The Case Against Anarchism

In this post, I will make the case against anarchism, or to put it another way, the case for the state. To make the case against anarchism, I need to explain what society is, what it is for, and how it works. So, this essay is not just the case against anarchism, it is also the outline of my social theory. Any social theory must be consistent with biology and physics, so I will begin from fundamental principles of life derived from physics and biology, and then build a theory of society on that foundation.

Life is Competitive

Life is a type of emergent order. It must extract (potential) energy from the environment to survive and reproduce. The energy could come from the Sun, other living beings, or chemical energy (such as deep-sea vents). Ultimately, all the energy in the biosphere comes from nuclear fusion in the Sun or from nuclear fission in the Earth’s core.

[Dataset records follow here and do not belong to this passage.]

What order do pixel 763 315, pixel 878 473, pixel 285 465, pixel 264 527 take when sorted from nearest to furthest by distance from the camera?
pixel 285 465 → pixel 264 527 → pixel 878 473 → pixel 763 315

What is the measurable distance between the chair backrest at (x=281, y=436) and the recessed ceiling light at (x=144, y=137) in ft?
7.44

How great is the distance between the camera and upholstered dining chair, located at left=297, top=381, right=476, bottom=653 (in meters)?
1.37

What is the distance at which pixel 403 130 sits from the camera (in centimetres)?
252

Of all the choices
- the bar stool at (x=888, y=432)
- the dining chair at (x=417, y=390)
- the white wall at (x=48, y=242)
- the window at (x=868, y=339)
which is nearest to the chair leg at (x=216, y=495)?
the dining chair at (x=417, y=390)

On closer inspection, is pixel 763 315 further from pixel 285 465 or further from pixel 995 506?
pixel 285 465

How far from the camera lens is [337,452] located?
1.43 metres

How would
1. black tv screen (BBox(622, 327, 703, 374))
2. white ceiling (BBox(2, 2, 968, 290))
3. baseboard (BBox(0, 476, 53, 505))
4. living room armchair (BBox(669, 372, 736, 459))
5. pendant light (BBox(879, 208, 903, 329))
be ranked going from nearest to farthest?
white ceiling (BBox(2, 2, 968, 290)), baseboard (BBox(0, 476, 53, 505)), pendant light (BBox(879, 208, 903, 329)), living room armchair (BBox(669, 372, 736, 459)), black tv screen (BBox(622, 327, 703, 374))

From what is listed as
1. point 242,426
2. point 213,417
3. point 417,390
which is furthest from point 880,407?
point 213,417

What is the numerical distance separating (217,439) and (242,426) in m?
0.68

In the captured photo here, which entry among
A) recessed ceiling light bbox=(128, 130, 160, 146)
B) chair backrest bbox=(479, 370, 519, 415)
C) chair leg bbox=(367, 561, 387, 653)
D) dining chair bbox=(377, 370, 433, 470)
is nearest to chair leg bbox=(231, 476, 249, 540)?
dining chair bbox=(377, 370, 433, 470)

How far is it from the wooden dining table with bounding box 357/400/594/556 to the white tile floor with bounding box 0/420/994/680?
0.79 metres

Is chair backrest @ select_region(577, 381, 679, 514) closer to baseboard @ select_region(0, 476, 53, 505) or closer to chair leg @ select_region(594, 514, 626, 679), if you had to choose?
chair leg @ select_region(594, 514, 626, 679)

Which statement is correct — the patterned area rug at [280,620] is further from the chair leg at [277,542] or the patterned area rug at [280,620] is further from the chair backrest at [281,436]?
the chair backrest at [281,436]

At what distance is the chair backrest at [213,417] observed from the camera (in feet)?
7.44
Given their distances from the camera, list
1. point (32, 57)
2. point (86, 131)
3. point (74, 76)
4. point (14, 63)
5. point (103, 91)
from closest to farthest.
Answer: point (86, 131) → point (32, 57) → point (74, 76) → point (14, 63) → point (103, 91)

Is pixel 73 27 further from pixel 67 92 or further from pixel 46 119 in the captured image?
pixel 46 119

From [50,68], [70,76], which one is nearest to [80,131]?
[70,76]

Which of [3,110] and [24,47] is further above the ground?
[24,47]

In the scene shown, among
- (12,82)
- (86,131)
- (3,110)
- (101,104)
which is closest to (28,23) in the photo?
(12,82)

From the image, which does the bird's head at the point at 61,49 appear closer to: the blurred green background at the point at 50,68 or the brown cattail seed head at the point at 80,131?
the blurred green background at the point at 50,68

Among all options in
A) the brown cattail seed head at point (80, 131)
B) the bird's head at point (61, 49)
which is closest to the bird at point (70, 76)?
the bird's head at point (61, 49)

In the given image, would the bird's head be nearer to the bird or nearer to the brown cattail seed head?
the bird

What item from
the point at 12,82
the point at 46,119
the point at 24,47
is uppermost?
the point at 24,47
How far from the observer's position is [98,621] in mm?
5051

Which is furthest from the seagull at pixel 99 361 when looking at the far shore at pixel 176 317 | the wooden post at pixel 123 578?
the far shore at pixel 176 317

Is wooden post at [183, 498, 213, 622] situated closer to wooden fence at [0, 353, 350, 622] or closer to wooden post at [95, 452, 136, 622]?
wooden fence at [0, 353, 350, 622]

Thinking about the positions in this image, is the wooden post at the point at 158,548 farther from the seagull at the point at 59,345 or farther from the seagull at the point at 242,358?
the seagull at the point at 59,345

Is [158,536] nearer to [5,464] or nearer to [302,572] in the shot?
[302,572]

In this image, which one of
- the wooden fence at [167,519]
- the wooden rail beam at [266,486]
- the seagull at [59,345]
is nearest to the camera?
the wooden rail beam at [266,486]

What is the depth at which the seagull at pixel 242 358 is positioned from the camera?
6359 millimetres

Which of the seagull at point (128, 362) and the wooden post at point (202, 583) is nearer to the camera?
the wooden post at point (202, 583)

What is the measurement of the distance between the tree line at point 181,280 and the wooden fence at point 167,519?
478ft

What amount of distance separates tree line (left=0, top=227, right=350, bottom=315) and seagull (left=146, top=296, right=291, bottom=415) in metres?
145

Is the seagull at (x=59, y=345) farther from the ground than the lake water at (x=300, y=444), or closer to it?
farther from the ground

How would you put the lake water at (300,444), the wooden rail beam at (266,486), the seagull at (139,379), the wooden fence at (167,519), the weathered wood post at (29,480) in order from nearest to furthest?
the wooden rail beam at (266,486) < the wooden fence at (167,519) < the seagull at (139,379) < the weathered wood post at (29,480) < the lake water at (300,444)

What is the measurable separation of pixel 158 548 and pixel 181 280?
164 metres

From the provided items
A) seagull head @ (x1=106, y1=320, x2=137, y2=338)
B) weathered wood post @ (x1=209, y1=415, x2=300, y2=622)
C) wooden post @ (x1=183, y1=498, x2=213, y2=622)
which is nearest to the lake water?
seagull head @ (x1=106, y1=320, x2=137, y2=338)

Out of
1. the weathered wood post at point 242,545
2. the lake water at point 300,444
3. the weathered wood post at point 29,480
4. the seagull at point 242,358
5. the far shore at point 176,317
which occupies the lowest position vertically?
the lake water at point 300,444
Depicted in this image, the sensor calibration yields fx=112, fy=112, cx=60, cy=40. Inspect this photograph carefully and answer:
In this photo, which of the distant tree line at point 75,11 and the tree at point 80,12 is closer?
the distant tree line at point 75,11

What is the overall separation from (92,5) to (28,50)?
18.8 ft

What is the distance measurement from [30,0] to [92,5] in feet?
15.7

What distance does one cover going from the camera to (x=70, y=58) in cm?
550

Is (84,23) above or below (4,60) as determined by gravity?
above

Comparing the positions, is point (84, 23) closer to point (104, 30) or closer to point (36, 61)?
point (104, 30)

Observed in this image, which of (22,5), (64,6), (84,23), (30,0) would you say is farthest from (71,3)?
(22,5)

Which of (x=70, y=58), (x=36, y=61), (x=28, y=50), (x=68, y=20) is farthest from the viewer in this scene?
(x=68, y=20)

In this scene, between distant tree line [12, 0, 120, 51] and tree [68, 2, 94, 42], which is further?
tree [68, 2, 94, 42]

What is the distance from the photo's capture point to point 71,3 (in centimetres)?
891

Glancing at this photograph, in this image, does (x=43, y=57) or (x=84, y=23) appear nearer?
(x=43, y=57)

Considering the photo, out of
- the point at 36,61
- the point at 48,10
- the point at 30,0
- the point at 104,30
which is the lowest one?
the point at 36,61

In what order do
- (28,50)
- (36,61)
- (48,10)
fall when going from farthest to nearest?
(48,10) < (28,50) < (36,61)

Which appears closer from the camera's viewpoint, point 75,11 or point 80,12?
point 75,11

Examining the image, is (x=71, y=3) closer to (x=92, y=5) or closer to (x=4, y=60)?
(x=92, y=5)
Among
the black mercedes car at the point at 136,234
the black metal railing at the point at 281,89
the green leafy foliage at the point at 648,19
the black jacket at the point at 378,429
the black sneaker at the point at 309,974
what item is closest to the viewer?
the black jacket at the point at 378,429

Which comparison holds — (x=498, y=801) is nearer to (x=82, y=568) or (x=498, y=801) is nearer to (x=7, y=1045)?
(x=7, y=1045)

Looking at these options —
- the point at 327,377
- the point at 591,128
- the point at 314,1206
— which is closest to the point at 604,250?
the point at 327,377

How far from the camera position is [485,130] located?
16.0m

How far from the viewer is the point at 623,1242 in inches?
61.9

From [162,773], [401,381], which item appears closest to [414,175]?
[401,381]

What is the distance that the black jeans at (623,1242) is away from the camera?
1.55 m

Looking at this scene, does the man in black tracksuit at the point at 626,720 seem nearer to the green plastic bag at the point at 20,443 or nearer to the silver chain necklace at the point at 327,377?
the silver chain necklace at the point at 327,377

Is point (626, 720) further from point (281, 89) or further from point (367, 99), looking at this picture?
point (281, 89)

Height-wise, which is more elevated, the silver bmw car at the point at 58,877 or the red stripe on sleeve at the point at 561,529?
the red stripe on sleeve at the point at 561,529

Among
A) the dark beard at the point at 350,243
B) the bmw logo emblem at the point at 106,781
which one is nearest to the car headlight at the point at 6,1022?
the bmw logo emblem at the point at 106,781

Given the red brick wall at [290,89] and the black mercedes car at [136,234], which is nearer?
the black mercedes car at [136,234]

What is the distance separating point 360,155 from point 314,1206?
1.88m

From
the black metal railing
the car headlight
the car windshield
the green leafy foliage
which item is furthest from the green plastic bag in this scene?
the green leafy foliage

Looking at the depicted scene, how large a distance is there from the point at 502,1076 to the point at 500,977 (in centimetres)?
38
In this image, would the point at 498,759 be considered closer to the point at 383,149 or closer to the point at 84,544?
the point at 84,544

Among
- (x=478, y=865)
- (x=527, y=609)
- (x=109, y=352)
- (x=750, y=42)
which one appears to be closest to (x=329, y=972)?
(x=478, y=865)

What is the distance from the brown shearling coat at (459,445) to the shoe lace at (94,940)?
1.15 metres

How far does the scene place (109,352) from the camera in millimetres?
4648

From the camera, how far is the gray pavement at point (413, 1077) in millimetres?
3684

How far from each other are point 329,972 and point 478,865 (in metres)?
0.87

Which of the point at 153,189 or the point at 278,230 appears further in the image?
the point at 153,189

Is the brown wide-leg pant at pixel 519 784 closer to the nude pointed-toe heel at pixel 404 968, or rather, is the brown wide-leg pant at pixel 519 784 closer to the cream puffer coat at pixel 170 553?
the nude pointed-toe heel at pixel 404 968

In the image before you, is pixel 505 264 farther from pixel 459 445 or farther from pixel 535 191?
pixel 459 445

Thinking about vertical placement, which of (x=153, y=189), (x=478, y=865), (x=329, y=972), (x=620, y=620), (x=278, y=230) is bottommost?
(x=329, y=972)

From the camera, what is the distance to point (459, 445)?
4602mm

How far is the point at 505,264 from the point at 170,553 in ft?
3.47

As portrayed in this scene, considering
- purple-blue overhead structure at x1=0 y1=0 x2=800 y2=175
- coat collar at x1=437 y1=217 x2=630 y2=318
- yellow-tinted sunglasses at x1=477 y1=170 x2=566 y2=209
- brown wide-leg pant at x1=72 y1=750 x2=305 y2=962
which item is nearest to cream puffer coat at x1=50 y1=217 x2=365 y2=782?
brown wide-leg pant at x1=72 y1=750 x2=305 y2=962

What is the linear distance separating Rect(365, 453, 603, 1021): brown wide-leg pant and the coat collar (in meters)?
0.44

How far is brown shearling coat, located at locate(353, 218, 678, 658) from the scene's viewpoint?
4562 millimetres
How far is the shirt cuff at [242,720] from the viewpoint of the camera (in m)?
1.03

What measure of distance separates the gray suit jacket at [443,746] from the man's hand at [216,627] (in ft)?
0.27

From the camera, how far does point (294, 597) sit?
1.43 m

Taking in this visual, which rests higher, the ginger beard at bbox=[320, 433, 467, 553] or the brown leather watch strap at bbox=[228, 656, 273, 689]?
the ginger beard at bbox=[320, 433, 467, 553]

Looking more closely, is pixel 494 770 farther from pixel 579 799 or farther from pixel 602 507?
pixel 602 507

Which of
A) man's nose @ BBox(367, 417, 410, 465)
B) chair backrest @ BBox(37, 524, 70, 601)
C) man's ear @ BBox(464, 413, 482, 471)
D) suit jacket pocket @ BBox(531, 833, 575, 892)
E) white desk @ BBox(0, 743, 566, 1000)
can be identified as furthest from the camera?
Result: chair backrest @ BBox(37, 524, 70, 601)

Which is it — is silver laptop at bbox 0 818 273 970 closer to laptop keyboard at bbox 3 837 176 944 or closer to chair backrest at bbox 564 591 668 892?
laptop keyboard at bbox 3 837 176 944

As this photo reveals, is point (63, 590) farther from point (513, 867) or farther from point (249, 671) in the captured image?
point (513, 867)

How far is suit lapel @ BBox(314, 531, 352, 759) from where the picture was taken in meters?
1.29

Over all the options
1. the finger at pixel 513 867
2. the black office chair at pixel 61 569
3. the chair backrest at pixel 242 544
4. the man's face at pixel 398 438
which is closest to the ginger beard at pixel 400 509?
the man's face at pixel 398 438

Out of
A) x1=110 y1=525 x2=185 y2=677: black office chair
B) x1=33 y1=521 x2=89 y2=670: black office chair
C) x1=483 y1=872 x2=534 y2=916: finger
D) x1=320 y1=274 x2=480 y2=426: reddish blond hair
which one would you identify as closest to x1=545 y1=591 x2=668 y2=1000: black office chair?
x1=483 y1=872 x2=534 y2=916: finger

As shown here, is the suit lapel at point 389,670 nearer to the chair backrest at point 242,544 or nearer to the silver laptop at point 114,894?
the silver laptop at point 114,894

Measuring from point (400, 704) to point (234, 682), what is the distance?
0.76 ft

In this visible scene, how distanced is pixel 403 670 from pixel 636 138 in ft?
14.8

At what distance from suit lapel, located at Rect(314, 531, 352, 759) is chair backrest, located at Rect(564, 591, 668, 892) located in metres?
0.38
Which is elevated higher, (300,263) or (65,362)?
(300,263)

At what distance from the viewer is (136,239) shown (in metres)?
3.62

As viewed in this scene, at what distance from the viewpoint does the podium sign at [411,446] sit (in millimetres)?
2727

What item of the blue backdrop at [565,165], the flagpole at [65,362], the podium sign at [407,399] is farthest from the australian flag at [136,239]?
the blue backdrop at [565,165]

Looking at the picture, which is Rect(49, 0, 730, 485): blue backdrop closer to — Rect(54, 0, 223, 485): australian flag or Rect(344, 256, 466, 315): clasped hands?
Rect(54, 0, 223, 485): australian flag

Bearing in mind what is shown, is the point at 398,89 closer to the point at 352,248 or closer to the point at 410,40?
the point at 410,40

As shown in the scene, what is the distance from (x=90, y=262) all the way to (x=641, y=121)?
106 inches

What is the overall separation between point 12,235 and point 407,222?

Every ecosystem has finite resources: a finite stock of matter and a finite flow of energy from the Sun. Life has an infinite capacity for reproduction. Thus, life is a competition for matter and energy. Once all the available resources in an ecosystem are in use, the only way to add a new organism is by displacing (killing) an existing one. Life is a finite-sum game, but with a potentially infinite number of players, and so life is a zero-sum game at the margins. The competition for resources makes life intrinsically violent.

(See Life is Violent.)

Life is Selfish

Life is shaped by evolution. Evolution selects for individual reproductive fitness, and thus for individuals that seek to maximize their surviving offspring. Evolution does not produce altruistic behavior toward the group, race or species. Thus, life forms are reproductively selfish.

Human beings are life forms, and thus we are selfish. All of our behavior is driven by a brain that evolved to make us reproduce, as individuals. We did not evolve to be altruistic.

Cooperation is possible, but it takes place within a larger context of competition. Cooperation is not altruism. Cooperation is selfish from the perspective of its participants. It is an exchange that benefits both sides.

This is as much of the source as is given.